In a preliminary analysis, several conclusions can be extracted from the TimeBliography (Figure 2). For instance, by doing a simple graphical, trend analysis the application reveals that the most prolific period as for the spatio-temporal modelling area has been from 1998 to 2005. Nonetheless, it must be highlighted that interest in this topic is growing nowadays, mainly motivated by the huge spread of technologies and devices able to track moving objects, e.g., smartphones, GPS receivers, smartwatches, amongst others. Mobile sensors are currently a universal, pervasive technology on which several research efforts have been focused. Reflecting such interest, in 2011, we started to collect references concerning the handling of time for modelling spatial phenomena. Part of the results of this surveyed work is this annotated bibliography; a continuous updated version is available online at http://spaceandtime.wsiabato.info. Figure 2 to Figure 7 provide an infographic of the main bibliographic characteristics and resources compiled in the TimeBliography. Siabato et al. [18] offers a complete description of this academic resource.

figure 1
Figure 1: Classification of spatio-temporal modelling trends and number of models per approach [17].
figure 2
Figure 2: Representation of references by Sections and modelling trends per year in the TimeBliography.
figure 3
Figure 3: Infographic of categories and sections in the TimeBliography.
figure 4
Figure 4: Infographic of type of publications registered in TimeBliography.
figure 5
Figure 5: Infographic of major publishers inserted in the TimeBliography’s database.
figure 6
Figure 6: Infographic of major journals, conference proceedings, and edited books.
figure 7
Figure 7: Infographic of the authors most referenced in the TimeBliography.

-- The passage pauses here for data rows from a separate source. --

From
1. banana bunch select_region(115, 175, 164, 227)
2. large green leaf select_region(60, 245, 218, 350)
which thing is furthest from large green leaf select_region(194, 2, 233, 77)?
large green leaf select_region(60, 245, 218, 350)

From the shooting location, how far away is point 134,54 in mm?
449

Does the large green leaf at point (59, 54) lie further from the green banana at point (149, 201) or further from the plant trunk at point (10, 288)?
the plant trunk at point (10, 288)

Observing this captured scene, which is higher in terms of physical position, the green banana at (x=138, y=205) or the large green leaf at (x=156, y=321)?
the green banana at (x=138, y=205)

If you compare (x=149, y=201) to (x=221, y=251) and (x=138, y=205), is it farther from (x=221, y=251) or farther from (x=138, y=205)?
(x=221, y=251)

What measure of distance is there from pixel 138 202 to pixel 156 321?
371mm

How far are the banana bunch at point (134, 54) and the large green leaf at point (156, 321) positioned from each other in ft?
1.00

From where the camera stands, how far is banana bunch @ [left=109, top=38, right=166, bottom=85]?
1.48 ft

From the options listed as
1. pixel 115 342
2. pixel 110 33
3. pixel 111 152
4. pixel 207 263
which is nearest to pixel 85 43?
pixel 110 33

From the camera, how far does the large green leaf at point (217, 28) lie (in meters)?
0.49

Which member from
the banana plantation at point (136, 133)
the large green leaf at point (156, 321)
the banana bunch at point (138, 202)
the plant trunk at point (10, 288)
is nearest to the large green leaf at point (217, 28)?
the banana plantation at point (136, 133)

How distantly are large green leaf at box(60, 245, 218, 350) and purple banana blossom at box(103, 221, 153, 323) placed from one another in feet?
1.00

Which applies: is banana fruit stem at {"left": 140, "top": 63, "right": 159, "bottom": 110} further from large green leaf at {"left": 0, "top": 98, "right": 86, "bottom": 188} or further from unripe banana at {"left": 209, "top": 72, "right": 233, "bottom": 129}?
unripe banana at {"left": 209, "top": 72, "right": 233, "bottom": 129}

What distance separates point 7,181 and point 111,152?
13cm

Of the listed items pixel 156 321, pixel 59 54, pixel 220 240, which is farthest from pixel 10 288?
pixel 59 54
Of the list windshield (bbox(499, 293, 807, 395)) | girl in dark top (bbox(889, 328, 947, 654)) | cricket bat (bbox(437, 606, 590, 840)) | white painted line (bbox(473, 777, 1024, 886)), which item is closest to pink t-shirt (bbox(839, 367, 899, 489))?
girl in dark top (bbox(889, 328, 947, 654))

3. Spatio-temporal Modelling in Brief2

The importance of time for analysing geographic phenomena has been considered since Hägerstrand’s studies [23-25]. A review of the earliest bibliography related to space and time, [26], shows that, while researchers in fields such as databases and information systems had not ignored spatio-temporal issues, the work they performed simply showed bare sketches of temporal geographic information systems (T-GIS)not even considering a basic spatio-temporal model [27]. Most research was focused on spatial and temporal databases independently. Later, these independent branches of research converged and became the basis for spatio-temporal database models that supported the earlier steps of T-GIS [12]. Figure 2 shows some relevant milestones in the evolution of T-GIS.

2This section is based on the analysis performed [17]. Please visit http://dx.doi.org/10.1145/3141772

During the 1980s, several proposals were defined to incorporate temporal data in relational databases by applying time stamps to tables [28,29], tuples [30,31], and cells [32]. These database models fully inspired the development of early T-GIS proposals: tables were replicated as time-stamped layers, e.g., the snapshot model [12]; tuples (rows) as time-stamped attributes (columns), e.g., the spacetime composite model [33]; and cells as spatio-temporal objects, e.g., the spatio-temporal object model [34].

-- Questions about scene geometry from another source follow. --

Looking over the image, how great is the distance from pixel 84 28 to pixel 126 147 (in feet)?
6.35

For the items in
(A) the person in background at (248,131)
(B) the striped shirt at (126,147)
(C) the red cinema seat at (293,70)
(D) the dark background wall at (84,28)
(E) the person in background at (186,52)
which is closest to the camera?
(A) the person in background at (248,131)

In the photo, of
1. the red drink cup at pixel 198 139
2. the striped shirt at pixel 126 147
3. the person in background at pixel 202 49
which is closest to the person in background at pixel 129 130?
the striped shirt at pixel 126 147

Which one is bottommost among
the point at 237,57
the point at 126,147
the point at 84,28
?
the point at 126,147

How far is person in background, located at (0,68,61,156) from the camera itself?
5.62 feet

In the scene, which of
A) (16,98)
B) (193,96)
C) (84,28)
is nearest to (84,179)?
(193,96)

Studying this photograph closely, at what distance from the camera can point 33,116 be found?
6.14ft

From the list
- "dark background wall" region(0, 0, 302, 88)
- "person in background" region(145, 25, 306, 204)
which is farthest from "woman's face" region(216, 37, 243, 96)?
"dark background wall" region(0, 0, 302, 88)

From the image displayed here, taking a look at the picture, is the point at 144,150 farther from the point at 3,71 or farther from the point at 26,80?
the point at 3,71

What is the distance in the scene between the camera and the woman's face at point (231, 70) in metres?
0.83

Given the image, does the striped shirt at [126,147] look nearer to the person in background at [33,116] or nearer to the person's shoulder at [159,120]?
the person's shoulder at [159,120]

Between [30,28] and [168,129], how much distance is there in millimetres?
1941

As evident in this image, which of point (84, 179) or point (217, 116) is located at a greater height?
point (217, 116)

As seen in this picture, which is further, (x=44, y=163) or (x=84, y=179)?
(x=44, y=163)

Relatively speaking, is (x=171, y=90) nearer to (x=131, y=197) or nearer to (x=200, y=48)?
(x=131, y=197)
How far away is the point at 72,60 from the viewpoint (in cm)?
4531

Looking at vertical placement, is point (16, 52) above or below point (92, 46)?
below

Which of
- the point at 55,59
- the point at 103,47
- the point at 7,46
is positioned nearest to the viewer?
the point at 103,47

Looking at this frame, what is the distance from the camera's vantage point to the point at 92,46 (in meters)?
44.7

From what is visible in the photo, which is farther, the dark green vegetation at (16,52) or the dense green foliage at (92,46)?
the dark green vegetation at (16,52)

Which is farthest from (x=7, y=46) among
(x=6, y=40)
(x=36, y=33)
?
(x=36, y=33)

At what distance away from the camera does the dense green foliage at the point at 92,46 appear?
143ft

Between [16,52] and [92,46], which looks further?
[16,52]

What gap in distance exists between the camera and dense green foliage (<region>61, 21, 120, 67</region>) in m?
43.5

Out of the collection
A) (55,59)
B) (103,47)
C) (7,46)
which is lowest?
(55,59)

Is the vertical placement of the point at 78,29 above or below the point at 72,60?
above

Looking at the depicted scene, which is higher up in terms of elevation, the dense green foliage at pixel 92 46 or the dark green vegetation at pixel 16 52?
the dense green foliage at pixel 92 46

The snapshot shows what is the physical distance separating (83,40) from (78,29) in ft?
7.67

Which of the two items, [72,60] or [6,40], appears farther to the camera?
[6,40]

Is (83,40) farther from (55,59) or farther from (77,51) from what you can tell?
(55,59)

Most of initial spatio-temporal attempts either lacked a conceptual framework to track changes in dynamic phenomena or were defined in the context of non-spatial applications. Langran and Chrisman [33] filled this gap creating such a conceptual framework putting into the context of GIS the studies of time conducted so far, defined the initial requirements and structure of a temporal GIS, and proposed the first spatio-temporal conceptual model in which time and space were integrated.

Early modelling approaches, namely snapshotand time–stamped, focused on changes of the geometric and attribute components on fixed geographic areas, for instance, on cadastral plots, the so-called LIS (Land Information System). Later, time–stamped and location– based models also considered continuous updates in attributes (space + theme) modelling evolving areas as a single set. In the meantime, the object–oriented approach arose as a convenient way to model and control objects and their properties independently, i.e., as individual features. Based on the object-oriented paradigm and the Object Modelling Technique (OMT) [35], early object-oriented models (see Section 4.3) considered changes that objects undergo and the relations that such changes imply.

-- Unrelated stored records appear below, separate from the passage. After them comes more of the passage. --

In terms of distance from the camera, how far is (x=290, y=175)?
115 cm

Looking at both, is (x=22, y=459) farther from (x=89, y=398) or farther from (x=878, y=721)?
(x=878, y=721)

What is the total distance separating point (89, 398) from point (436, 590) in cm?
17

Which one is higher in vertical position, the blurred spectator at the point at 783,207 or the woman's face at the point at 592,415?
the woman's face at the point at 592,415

These approaches reached their limits quickly when researchers realized that the events that generated such changes and the processes involved were not being considered. Thus, around the middle of the 1990s, the event–based approach [5,6] arose as a means of integrating space and time, considering richer modelling elements and a semantics that could reproduce accurately the dynamic nature of geographic phenomena and the drivers that trigger changes.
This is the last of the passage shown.